Making the Transition from Assistant to Head Coach

The transition from assistant to head coach is an exciting time, but it also carries with it potential pitfalls and new problems.

Start where you are. Use what you have. Do what you can.” –Arthur Ashe

Transition from assistant to head

I just discovered Mike Deegan’s email newsletter.  He writes regularly about life lessons from sports and coaching.

The particular one that came to my attention, “Seven Things You Should Consider Before Sliding Into the Big Seat,” has to do with the transition from assistant to head coach.

The transition is not always an easy one.

Grass Is Often Greener

I have been a head coach and an assistant coach in my career.  I have enjoyed each job, but whenever I am doing one job, I have a tendency to remember and focus on my favorite parts of the other job.

There is a reason for the cliche “the grass is always greener.” It’s pretty true. Whatever problem you are dealing with, from difficult decisions to doing the tedious jobs, seems much worse than the problems the other is dealing with at the same time.
^^^^
WRITTEN INSTRUCTION A:
Answer these questions from the coaching article:
(i) To whom is the opening quotation attributed?
(ii) What is the title of the newsletter piece that caught the writer's attention?
(iii) Which cliche does the writer say is "pretty true"?
The coaching article and the records are unrelated material.

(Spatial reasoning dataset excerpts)
^^^^
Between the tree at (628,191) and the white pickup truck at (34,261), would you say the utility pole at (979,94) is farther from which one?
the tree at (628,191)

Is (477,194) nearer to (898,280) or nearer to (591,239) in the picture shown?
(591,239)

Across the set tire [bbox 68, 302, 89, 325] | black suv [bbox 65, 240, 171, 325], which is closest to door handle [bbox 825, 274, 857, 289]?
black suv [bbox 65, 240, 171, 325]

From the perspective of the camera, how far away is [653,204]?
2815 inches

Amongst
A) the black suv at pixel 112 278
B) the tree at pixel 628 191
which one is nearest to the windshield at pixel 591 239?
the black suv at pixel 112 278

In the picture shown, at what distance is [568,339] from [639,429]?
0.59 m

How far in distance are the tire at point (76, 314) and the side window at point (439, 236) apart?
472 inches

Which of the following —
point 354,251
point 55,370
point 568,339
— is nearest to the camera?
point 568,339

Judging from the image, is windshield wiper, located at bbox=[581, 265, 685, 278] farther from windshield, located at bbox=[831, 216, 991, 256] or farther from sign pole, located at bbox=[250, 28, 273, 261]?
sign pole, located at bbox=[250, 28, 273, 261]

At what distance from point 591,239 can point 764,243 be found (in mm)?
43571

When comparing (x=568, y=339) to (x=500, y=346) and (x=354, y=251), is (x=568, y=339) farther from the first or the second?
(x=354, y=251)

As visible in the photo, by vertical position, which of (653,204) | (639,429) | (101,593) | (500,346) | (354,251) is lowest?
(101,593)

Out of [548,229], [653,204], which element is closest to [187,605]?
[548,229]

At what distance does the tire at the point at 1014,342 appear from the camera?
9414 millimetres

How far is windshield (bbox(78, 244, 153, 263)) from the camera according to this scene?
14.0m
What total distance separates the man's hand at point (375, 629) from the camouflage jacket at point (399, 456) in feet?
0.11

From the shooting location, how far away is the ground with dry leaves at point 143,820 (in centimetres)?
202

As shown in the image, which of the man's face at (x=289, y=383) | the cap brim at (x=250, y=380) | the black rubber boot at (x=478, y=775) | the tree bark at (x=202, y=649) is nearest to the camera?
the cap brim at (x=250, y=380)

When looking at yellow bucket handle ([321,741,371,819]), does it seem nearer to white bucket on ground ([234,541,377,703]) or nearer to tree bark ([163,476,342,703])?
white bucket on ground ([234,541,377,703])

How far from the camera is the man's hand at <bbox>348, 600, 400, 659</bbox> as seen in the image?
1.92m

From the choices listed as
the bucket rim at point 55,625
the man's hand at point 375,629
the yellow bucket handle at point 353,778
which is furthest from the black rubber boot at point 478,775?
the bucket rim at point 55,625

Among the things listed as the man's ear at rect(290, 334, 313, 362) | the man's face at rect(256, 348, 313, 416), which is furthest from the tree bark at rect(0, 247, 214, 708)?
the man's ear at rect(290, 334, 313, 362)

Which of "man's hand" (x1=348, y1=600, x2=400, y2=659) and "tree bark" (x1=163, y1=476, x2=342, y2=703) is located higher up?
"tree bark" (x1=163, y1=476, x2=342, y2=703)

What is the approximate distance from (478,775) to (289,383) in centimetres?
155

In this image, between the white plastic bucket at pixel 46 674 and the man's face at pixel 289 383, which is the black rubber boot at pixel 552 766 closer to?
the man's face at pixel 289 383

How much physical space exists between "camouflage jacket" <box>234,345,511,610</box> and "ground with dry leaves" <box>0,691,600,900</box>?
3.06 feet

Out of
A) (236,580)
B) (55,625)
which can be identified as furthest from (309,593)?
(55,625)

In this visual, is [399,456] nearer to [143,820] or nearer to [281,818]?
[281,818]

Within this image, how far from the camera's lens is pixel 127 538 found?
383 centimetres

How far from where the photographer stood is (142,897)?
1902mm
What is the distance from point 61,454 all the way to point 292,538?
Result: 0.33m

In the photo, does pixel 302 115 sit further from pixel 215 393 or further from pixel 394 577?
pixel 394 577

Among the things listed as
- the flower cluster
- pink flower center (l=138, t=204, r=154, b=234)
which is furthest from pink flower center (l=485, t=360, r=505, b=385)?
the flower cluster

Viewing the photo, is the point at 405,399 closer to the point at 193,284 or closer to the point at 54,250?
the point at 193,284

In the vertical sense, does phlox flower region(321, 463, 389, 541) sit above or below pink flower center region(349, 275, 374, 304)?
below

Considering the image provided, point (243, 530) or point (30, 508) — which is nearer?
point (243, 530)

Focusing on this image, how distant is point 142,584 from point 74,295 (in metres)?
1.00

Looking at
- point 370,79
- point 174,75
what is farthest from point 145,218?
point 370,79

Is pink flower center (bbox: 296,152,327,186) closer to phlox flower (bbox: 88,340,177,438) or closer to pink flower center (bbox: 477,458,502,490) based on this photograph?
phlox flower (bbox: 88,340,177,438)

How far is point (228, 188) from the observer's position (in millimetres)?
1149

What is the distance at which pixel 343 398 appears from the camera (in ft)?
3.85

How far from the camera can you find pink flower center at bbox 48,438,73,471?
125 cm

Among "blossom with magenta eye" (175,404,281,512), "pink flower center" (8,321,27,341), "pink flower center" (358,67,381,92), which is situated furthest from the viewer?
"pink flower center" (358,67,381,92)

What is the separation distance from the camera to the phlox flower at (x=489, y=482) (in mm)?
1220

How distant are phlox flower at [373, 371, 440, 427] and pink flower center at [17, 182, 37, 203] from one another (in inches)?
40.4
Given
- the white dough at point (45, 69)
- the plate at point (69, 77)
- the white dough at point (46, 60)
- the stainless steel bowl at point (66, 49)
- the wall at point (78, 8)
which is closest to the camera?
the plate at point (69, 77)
^^^^
WRITTEN INSTRUCTION B: Show each line of the records that contains the word "camouflage".

WRITTEN ANSWER A:
(i) Arthur Ashe
(ii) "Seven Things You Should Consider Before Sliding Into the Big Seat"
(iii) "the grass is always greener"

WRITTEN ANSWER B:
What total distance separates the man's hand at point (375, 629) from the camouflage jacket at point (399, 456) in feet?
How much physical space exists between "camouflage jacket" <box>234,345,511,610</box> and "ground with dry leaves" <box>0,691,600,900</box>?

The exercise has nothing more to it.